# Answer and ask question one after another!



## mamameya (Jun 17, 2013)

Just play a game about asking the next person a question.
I go first:
What gift did you give to your father yesterday?


----------



## midijeep (Jun 19, 2013)

Answer:  Money
Q:  Why do some go by Bob and others Robert?



mamameya said:


> Just play a game about asking the next person a question.
> I go first:
> What gift did you give to your father yesterday?


----------



## Satcomer (Jun 20, 2013)

What do Soldiers always ask for Mom when dying slowly?


----------



## DeltaMac (Jun 20, 2013)

Satcomer said:


> What do Soldiers always ask for Mom when dying slowly?



Why did you ask a rhetorical question?
(I have to say that the statement offended me on several levels)


----------



## jbarley (Jun 21, 2013)

Satcomer said:


> What do Soldiers *always* ask for Mom when dying slowly?


You say "always", and you know this is true because?


----------



## Satcomer (Jun 21, 2013)

jbarley said:


> You say "always", and you know this is true because?



My Father and myself have seen this that's why!!! I offended and never will come back!!!!!!!!

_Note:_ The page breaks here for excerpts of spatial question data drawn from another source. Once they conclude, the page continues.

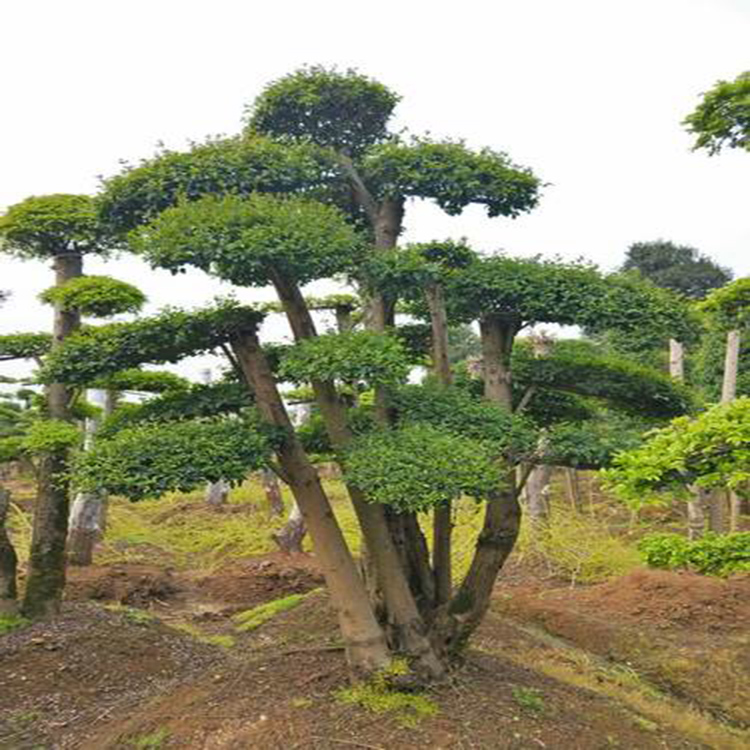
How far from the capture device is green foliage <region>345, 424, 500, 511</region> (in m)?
5.31

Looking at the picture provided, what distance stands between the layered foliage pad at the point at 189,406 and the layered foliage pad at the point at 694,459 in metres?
3.71

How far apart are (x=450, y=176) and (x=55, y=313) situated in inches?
217

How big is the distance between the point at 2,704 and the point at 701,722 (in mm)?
6961

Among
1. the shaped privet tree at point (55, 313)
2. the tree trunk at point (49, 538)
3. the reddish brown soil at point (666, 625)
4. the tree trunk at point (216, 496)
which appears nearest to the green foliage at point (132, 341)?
the shaped privet tree at point (55, 313)

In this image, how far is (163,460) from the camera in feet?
18.1

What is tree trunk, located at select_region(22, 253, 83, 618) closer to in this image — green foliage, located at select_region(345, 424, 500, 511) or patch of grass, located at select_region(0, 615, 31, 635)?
patch of grass, located at select_region(0, 615, 31, 635)

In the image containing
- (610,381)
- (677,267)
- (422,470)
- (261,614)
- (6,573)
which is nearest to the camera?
(422,470)

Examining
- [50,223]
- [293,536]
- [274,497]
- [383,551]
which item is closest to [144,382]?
[50,223]

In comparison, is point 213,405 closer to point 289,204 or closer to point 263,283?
point 263,283

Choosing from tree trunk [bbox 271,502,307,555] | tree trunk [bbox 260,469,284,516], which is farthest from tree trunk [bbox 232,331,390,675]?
tree trunk [bbox 260,469,284,516]

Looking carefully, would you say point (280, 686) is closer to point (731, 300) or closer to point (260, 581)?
point (731, 300)

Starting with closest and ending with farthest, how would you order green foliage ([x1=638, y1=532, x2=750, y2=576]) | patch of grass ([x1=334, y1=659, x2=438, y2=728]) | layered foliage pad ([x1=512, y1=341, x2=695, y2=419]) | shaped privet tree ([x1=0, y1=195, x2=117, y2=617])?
green foliage ([x1=638, y1=532, x2=750, y2=576]) → patch of grass ([x1=334, y1=659, x2=438, y2=728]) → layered foliage pad ([x1=512, y1=341, x2=695, y2=419]) → shaped privet tree ([x1=0, y1=195, x2=117, y2=617])

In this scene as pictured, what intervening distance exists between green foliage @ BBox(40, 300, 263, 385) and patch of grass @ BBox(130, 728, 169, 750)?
10.1 ft

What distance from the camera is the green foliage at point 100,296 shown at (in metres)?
8.17
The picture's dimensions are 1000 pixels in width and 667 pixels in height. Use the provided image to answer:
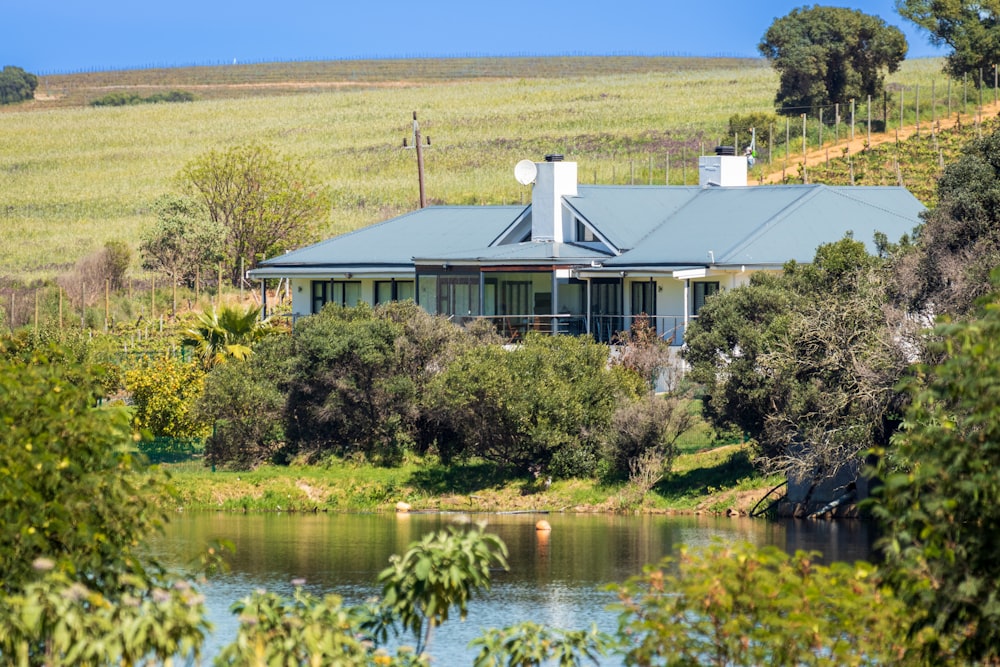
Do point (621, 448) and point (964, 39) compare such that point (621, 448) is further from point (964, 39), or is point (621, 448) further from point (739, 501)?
point (964, 39)

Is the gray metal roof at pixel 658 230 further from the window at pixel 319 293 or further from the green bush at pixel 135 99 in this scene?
the green bush at pixel 135 99

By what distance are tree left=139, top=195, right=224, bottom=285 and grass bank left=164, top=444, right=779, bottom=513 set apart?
3081cm

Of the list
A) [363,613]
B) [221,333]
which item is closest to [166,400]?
[221,333]

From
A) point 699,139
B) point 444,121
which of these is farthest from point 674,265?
point 444,121

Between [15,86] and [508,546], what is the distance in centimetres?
14042

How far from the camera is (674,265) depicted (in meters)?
47.8

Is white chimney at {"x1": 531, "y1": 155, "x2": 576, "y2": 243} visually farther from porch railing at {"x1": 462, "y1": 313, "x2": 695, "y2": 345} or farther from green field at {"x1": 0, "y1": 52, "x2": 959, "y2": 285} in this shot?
green field at {"x1": 0, "y1": 52, "x2": 959, "y2": 285}

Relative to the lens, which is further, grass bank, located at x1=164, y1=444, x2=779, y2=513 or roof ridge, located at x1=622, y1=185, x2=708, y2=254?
roof ridge, located at x1=622, y1=185, x2=708, y2=254

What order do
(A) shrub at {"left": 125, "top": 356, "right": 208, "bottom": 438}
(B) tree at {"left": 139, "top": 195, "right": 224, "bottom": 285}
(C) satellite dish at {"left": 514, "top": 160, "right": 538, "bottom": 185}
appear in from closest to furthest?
(A) shrub at {"left": 125, "top": 356, "right": 208, "bottom": 438}, (C) satellite dish at {"left": 514, "top": 160, "right": 538, "bottom": 185}, (B) tree at {"left": 139, "top": 195, "right": 224, "bottom": 285}

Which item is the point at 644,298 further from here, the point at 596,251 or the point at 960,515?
the point at 960,515

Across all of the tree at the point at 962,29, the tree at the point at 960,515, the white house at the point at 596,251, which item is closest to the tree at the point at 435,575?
the tree at the point at 960,515

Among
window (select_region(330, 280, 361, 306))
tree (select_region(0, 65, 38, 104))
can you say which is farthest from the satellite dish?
tree (select_region(0, 65, 38, 104))

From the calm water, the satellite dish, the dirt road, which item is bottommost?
the calm water

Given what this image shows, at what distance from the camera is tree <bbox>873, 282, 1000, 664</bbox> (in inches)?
540
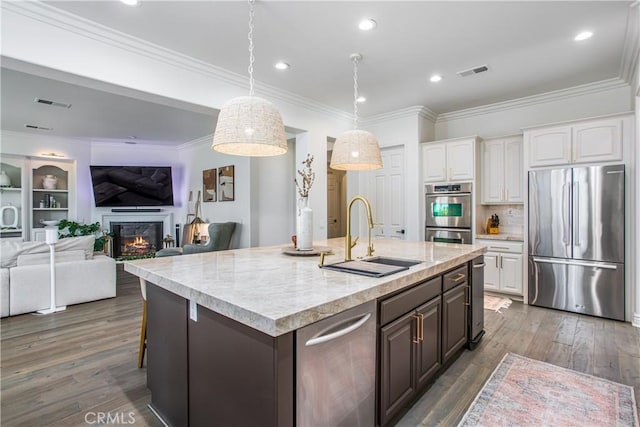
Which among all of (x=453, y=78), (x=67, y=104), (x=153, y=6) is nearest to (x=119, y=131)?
(x=67, y=104)

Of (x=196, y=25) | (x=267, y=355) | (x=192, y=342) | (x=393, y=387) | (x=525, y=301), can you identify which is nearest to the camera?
(x=267, y=355)

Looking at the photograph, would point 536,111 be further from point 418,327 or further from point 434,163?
point 418,327

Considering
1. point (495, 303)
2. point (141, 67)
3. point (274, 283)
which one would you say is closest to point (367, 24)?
point (141, 67)

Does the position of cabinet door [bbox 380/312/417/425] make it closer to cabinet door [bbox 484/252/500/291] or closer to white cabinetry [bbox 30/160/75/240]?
cabinet door [bbox 484/252/500/291]

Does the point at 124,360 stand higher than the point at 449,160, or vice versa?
the point at 449,160

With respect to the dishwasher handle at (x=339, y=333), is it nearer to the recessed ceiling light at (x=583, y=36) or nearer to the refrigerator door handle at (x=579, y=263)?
the recessed ceiling light at (x=583, y=36)

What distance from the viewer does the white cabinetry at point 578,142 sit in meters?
3.57

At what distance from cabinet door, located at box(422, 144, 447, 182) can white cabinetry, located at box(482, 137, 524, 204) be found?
23.8 inches

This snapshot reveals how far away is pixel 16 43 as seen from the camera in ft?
7.73

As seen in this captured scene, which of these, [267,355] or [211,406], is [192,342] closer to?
[211,406]

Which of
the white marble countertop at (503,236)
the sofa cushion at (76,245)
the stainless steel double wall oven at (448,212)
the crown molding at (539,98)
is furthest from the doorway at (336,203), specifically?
the sofa cushion at (76,245)

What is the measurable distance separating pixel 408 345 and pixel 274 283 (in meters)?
0.93

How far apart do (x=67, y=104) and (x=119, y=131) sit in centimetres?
169

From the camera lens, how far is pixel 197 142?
24.1 feet
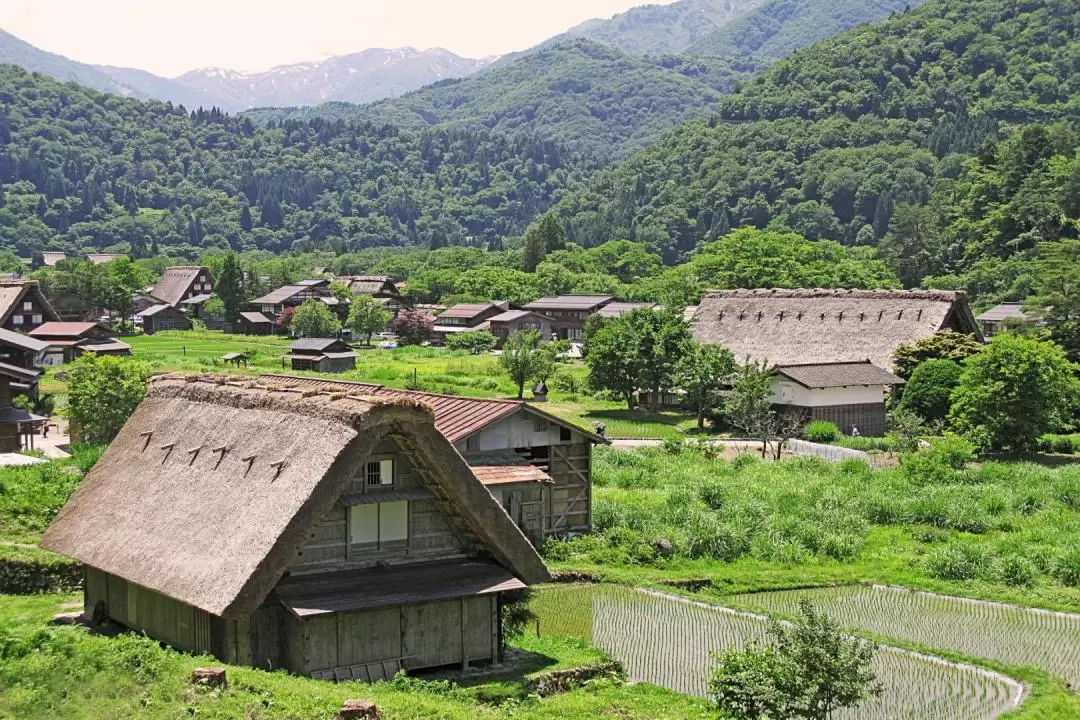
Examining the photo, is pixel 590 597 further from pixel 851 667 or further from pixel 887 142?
pixel 887 142

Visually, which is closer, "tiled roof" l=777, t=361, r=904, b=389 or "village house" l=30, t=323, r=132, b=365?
"tiled roof" l=777, t=361, r=904, b=389

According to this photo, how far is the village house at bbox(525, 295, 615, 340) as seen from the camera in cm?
8812

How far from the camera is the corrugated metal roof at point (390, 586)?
16016mm

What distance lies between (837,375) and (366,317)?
46474mm

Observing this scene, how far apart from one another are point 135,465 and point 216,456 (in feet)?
7.47

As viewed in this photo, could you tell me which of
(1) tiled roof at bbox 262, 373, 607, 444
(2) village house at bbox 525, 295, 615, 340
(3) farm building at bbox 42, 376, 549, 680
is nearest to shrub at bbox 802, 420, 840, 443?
(1) tiled roof at bbox 262, 373, 607, 444

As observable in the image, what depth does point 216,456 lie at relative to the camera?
17938 mm

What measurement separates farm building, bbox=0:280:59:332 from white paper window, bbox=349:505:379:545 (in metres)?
53.9

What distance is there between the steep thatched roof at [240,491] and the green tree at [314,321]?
65735 millimetres

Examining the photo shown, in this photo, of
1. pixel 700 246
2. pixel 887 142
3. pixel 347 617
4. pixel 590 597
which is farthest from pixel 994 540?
pixel 887 142

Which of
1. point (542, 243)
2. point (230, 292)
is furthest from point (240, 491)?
point (542, 243)

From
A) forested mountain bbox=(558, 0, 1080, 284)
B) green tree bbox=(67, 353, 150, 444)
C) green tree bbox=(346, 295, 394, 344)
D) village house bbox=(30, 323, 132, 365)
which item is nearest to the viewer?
green tree bbox=(67, 353, 150, 444)

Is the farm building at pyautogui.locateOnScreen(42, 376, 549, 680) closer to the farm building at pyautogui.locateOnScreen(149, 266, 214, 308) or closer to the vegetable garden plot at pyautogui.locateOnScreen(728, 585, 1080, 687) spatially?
the vegetable garden plot at pyautogui.locateOnScreen(728, 585, 1080, 687)

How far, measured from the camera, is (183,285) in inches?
4141
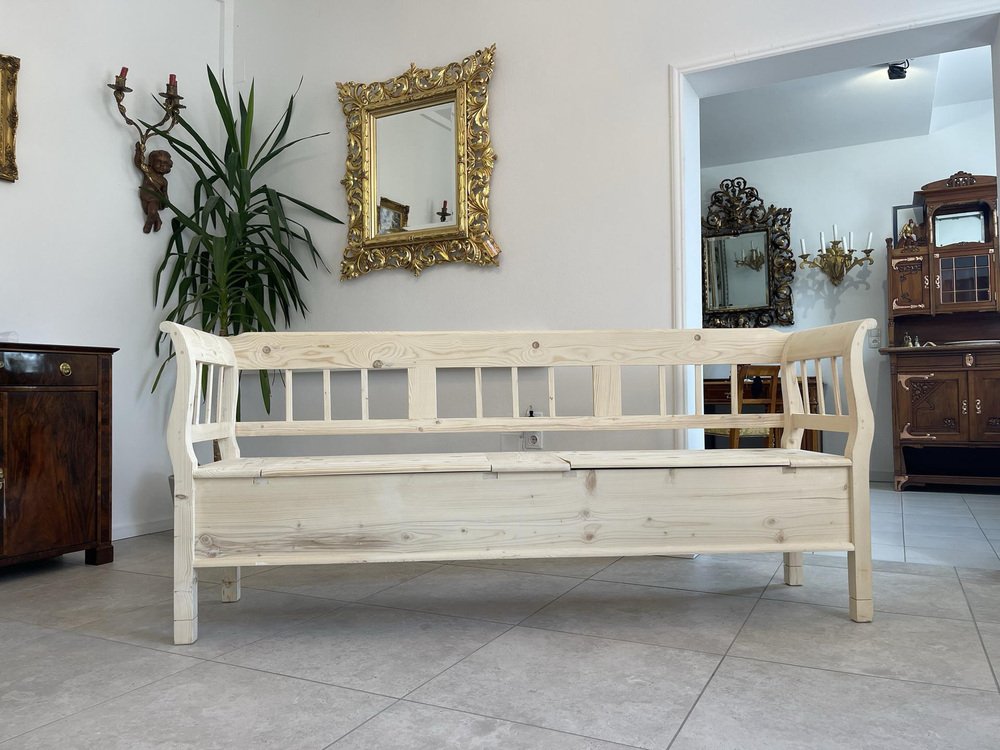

Why do people ask questions when they don't understand?


----------



## pds (Jun 30, 2013)

To find out what they can disagree with!

Is this not the question / question thread revived?


----------



## g/re/p (Jul 6, 2013)

Tastes great less filling!

Why ask why?


----------



## reed (Jul 17, 2013)

What ever happened to the word Fop?


----------



## DeltaMac (Jul 17, 2013)

It's a _dandy_ word, that has mostly dropped out of normal use (obsolete), at least according to my old friend Merriam-Webster.

Can you whistle without moving your lips?


----------



## reed (Nov 17, 2013)

Because I want to ask why. Got a problem with that!

Now, what did you think when you heard that the Capitol of Louisiana was not New Orleans but Baton Rouge? Tough one here.


----------